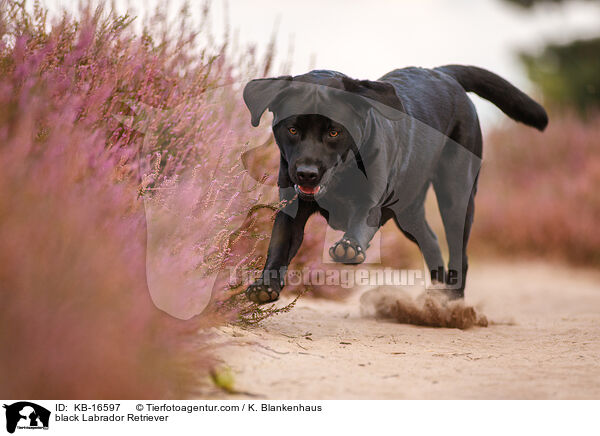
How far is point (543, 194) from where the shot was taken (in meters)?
10.5

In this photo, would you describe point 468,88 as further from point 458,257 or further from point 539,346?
point 539,346

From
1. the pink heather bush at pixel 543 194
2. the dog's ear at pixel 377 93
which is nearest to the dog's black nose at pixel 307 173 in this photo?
the dog's ear at pixel 377 93

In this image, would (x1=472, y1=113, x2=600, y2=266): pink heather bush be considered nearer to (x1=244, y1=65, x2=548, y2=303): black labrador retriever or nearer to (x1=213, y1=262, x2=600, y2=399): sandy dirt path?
(x1=213, y1=262, x2=600, y2=399): sandy dirt path

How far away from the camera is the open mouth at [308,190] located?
3.20 m

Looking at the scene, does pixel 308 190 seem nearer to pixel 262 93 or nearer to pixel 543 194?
A: pixel 262 93

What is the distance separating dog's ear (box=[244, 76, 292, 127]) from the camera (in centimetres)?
336

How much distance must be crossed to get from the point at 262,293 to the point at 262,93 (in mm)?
1049

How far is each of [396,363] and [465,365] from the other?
296 mm

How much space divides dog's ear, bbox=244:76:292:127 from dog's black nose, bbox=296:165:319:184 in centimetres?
42
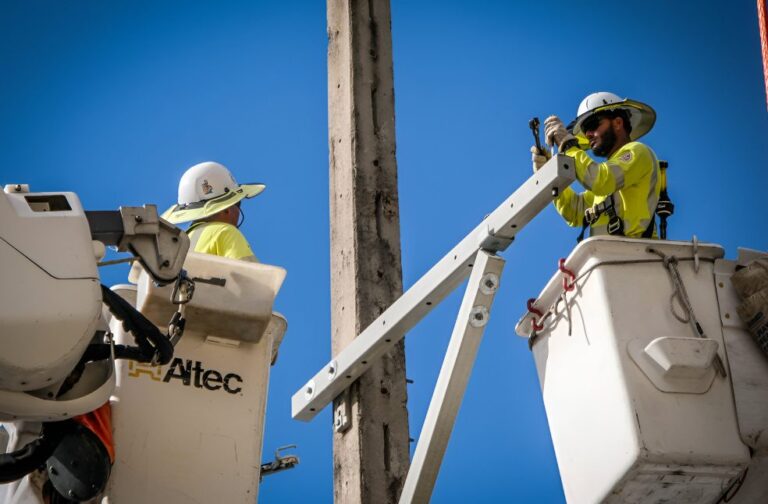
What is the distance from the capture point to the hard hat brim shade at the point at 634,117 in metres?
5.73

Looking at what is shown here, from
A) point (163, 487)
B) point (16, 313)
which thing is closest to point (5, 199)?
point (16, 313)

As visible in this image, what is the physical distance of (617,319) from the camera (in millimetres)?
4496

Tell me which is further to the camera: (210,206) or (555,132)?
(210,206)

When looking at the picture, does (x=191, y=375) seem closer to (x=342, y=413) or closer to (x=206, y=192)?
(x=342, y=413)

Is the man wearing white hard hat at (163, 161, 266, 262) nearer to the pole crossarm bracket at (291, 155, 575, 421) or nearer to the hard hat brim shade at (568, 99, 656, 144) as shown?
the pole crossarm bracket at (291, 155, 575, 421)

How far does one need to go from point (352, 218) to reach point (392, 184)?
11.4 inches

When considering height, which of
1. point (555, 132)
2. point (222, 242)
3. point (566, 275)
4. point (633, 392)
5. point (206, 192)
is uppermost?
point (206, 192)

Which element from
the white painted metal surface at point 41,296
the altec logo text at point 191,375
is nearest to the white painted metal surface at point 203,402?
the altec logo text at point 191,375

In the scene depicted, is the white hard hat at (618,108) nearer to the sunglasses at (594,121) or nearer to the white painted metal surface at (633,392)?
the sunglasses at (594,121)

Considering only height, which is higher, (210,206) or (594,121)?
(210,206)

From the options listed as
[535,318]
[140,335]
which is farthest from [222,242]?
[535,318]

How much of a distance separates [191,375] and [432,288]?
3.44 feet

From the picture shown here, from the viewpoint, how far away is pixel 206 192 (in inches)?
277

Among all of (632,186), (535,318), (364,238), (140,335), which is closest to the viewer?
(140,335)
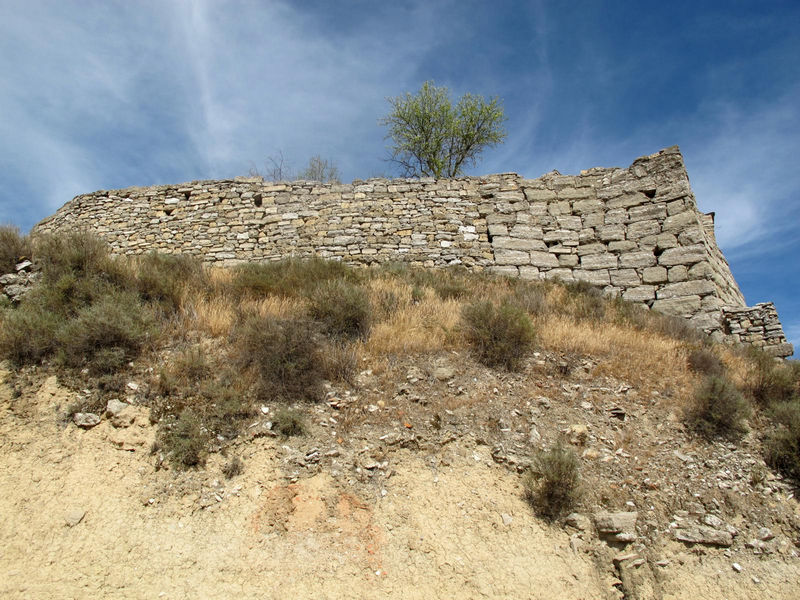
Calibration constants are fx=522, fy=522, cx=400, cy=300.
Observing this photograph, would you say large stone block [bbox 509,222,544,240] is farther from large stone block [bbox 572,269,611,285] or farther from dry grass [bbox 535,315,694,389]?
dry grass [bbox 535,315,694,389]

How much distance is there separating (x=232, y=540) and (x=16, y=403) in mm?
3039

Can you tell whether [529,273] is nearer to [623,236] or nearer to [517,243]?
[517,243]

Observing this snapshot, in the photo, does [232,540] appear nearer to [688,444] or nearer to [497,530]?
[497,530]

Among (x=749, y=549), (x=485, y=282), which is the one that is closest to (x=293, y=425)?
(x=749, y=549)

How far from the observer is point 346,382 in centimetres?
654

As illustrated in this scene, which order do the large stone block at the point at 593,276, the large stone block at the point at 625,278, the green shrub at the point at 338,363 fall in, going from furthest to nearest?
the large stone block at the point at 593,276 < the large stone block at the point at 625,278 < the green shrub at the point at 338,363

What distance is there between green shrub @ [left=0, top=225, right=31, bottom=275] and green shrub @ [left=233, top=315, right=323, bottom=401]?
453cm

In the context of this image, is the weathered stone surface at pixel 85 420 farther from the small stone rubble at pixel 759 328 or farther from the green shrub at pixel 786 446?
the small stone rubble at pixel 759 328

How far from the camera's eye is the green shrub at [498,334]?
7.23 metres

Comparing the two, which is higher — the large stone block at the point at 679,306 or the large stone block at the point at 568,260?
the large stone block at the point at 568,260

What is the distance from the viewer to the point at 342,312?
7719 millimetres

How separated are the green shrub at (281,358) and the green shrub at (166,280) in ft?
5.06

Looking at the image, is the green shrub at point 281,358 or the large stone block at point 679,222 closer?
the green shrub at point 281,358

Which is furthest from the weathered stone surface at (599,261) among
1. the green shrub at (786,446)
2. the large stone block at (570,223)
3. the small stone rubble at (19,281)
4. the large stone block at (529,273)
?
the small stone rubble at (19,281)
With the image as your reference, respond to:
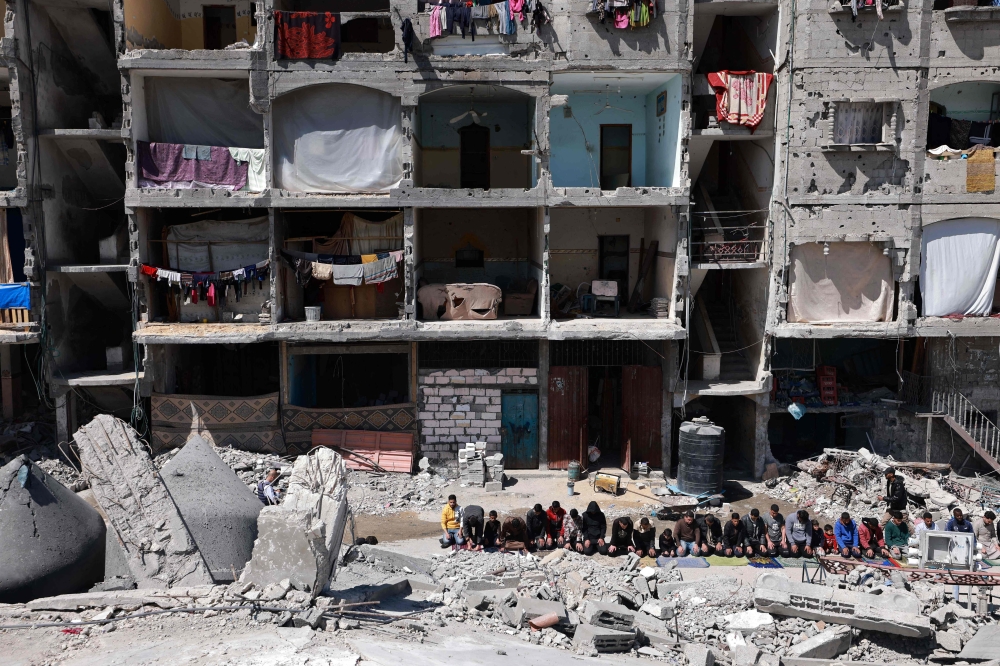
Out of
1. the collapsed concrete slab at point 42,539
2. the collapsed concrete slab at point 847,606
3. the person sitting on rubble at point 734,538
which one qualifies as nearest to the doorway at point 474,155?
A: the person sitting on rubble at point 734,538

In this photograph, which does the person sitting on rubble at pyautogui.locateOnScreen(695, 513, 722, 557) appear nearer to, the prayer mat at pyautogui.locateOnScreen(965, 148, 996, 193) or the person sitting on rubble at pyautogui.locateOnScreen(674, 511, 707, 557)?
the person sitting on rubble at pyautogui.locateOnScreen(674, 511, 707, 557)

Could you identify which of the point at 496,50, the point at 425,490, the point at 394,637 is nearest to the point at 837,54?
the point at 496,50

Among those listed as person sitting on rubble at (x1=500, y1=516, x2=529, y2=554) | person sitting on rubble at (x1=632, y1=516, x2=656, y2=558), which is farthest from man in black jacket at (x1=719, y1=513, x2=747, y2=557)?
person sitting on rubble at (x1=500, y1=516, x2=529, y2=554)

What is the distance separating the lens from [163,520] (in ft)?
49.7

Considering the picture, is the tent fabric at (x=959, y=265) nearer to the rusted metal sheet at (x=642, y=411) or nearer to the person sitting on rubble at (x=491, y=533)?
the rusted metal sheet at (x=642, y=411)

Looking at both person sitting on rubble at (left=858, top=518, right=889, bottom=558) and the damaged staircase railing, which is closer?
person sitting on rubble at (left=858, top=518, right=889, bottom=558)

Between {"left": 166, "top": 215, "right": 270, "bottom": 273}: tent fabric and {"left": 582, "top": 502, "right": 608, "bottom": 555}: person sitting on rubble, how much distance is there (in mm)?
10987

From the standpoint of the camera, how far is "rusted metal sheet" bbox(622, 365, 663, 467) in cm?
2366

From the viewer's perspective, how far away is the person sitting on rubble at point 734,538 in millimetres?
18281

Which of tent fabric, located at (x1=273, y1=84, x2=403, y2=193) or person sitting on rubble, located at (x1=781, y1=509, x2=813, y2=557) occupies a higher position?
tent fabric, located at (x1=273, y1=84, x2=403, y2=193)

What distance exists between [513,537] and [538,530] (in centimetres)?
59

——

[Requirement] Write out the listing word for word, omitting the pictures it holds.

[Full output]
How far is point (543, 194) from where the shot was taken (in meters)?
10.5

In this photo, would you describe point 468,88 as further from point 458,257 or further from point 539,346?
point 539,346

From
1. the pink heather bush at pixel 543 194
2. the dog's ear at pixel 377 93
which is nearest to the dog's black nose at pixel 307 173 in this photo?
the dog's ear at pixel 377 93

In this image, would (x1=472, y1=113, x2=600, y2=266): pink heather bush be considered nearer to (x1=244, y1=65, x2=548, y2=303): black labrador retriever or nearer to (x1=213, y1=262, x2=600, y2=399): sandy dirt path?
(x1=213, y1=262, x2=600, y2=399): sandy dirt path

How far away from the camera is the open mouth at [308,190] located?
3.20 m

Looking at the scene, does pixel 308 190 seem nearer to pixel 262 93 or nearer to pixel 543 194?
A: pixel 262 93

What is the distance separating dog's ear (box=[244, 76, 292, 127]) from the camera (in centimetres)?
336

How much distance must be crossed to get from the point at 262,293 to the point at 262,93 (in mm)?
1049

How far is each of [396,363] and [465,365] from the other?
296 mm

How much space divides dog's ear, bbox=244:76:292:127 from dog's black nose, bbox=296:165:319:184 in centimetres?
42
What is the distance from the capture point to the hard hat brim shade at the point at 634,117 in metres?
5.73

Looking at what is shown here, from
A) point (163, 487)
B) point (16, 313)
which thing is closest to point (5, 199)?
point (16, 313)

As visible in this image, what is the physical distance of (617,319) from the camera (in millimetres)?
4496

Tell me which is further to the camera: (210,206) or (555,132)?
(210,206)

When looking at the picture, does (x=191, y=375) seem closer to (x=342, y=413) or closer to (x=206, y=192)?
(x=342, y=413)

Is the man wearing white hard hat at (163, 161, 266, 262) nearer to the pole crossarm bracket at (291, 155, 575, 421) or nearer to the hard hat brim shade at (568, 99, 656, 144) as shown?
the pole crossarm bracket at (291, 155, 575, 421)

How far does one need to go from point (352, 218) to reach point (392, 184)?
11.4 inches

When considering height, which of
1. point (555, 132)
2. point (222, 242)
3. point (566, 275)
4. point (633, 392)
5. point (206, 192)
is uppermost?
point (206, 192)

Which element from
the white painted metal surface at point 41,296
the altec logo text at point 191,375
is nearest to the white painted metal surface at point 203,402?
the altec logo text at point 191,375

In the scene depicted, is the white hard hat at (618,108) nearer to the sunglasses at (594,121) or nearer to the white painted metal surface at (633,392)?
the sunglasses at (594,121)

Considering only height, which is higher, (210,206) or (594,121)?
(210,206)

From the options listed as
[535,318]
[140,335]
which is farthest from [222,242]?
[535,318]

How much of a distance separates [191,375] and [432,288]?
3.44 feet

From the picture shown here, from the viewpoint, how far away is pixel 206 192 (in inches)?
277

Among all of (632,186), (535,318), (364,238), (140,335), which is closest to the viewer?
(140,335)
Calibration constants are fx=522, fy=522, cx=400, cy=300.
Observing this photograph, would you say large stone block [bbox 509,222,544,240] is farther from large stone block [bbox 572,269,611,285] or farther from dry grass [bbox 535,315,694,389]?
dry grass [bbox 535,315,694,389]

How much distance is there separating (x=232, y=540) and (x=16, y=403) in mm?
3039

Can you tell whether [529,273] is nearer to [623,236] or nearer to [517,243]?
[517,243]

Observing this snapshot, in the photo, does [232,540] appear nearer to [688,444] or nearer to [497,530]?
[497,530]

Among (x=749, y=549), (x=485, y=282), which is the one that is closest to (x=293, y=425)?
(x=749, y=549)

How far from the observer is point 346,382 in centimetres?
654

As illustrated in this scene, which order do the large stone block at the point at 593,276, the large stone block at the point at 625,278, the green shrub at the point at 338,363 fall in, going from furthest to nearest?
the large stone block at the point at 593,276 < the large stone block at the point at 625,278 < the green shrub at the point at 338,363

What distance is there between green shrub @ [left=0, top=225, right=31, bottom=275] and green shrub @ [left=233, top=315, right=323, bottom=401]?
453cm

In the context of this image, is the weathered stone surface at pixel 85 420 farther from the small stone rubble at pixel 759 328 or farther from the green shrub at pixel 786 446?
the small stone rubble at pixel 759 328

How far from the camera's eye is the green shrub at [498,334]?
7.23 metres

Comparing the two, which is higher — the large stone block at the point at 679,306 or the large stone block at the point at 568,260?
the large stone block at the point at 568,260

What is the distance from the viewer to the point at 342,312?
7719 millimetres

How separated are the green shrub at (281,358) and the green shrub at (166,280) in ft?
5.06

Looking at the image, is the green shrub at point 281,358 or the large stone block at point 679,222 closer?
the green shrub at point 281,358

Which is furthest from the weathered stone surface at (599,261) among
1. the green shrub at (786,446)
2. the large stone block at (570,223)
3. the small stone rubble at (19,281)
4. the large stone block at (529,273)
?
the small stone rubble at (19,281)
With the image as your reference, respond to:
Out of
1. the collapsed concrete slab at point 42,539
2. the collapsed concrete slab at point 847,606
3. the person sitting on rubble at point 734,538
which one qualifies as nearest to the doorway at point 474,155?
A: the person sitting on rubble at point 734,538

In this photograph, which does the person sitting on rubble at pyautogui.locateOnScreen(695, 513, 722, 557) appear nearer to, the prayer mat at pyautogui.locateOnScreen(965, 148, 996, 193) or the person sitting on rubble at pyautogui.locateOnScreen(674, 511, 707, 557)?
the person sitting on rubble at pyautogui.locateOnScreen(674, 511, 707, 557)

Could you identify which of the point at 496,50, the point at 425,490, the point at 394,637 is nearest to the point at 837,54?
the point at 496,50

Among those listed as person sitting on rubble at (x1=500, y1=516, x2=529, y2=554) | person sitting on rubble at (x1=632, y1=516, x2=656, y2=558), which is farthest from man in black jacket at (x1=719, y1=513, x2=747, y2=557)?
person sitting on rubble at (x1=500, y1=516, x2=529, y2=554)

What is the distance separating the lens from [163,520] (in ft)?
49.7

Considering the picture, is the tent fabric at (x=959, y=265) nearer to the rusted metal sheet at (x=642, y=411) or nearer to the person sitting on rubble at (x=491, y=533)?
the rusted metal sheet at (x=642, y=411)

Looking at both person sitting on rubble at (left=858, top=518, right=889, bottom=558) and the damaged staircase railing, which is closer?
person sitting on rubble at (left=858, top=518, right=889, bottom=558)

Between {"left": 166, "top": 215, "right": 270, "bottom": 273}: tent fabric and {"left": 582, "top": 502, "right": 608, "bottom": 555}: person sitting on rubble, how much distance is there (in mm)?
10987

From the standpoint of the camera, how far is "rusted metal sheet" bbox(622, 365, 663, 467) in cm?
2366

From the viewer's perspective, how far away is the person sitting on rubble at point 734,538 in millimetres?
18281

Which of tent fabric, located at (x1=273, y1=84, x2=403, y2=193) or person sitting on rubble, located at (x1=781, y1=509, x2=813, y2=557) occupies a higher position?
tent fabric, located at (x1=273, y1=84, x2=403, y2=193)

What distance exists between [513,537] and [538,530] (in centimetres)?
59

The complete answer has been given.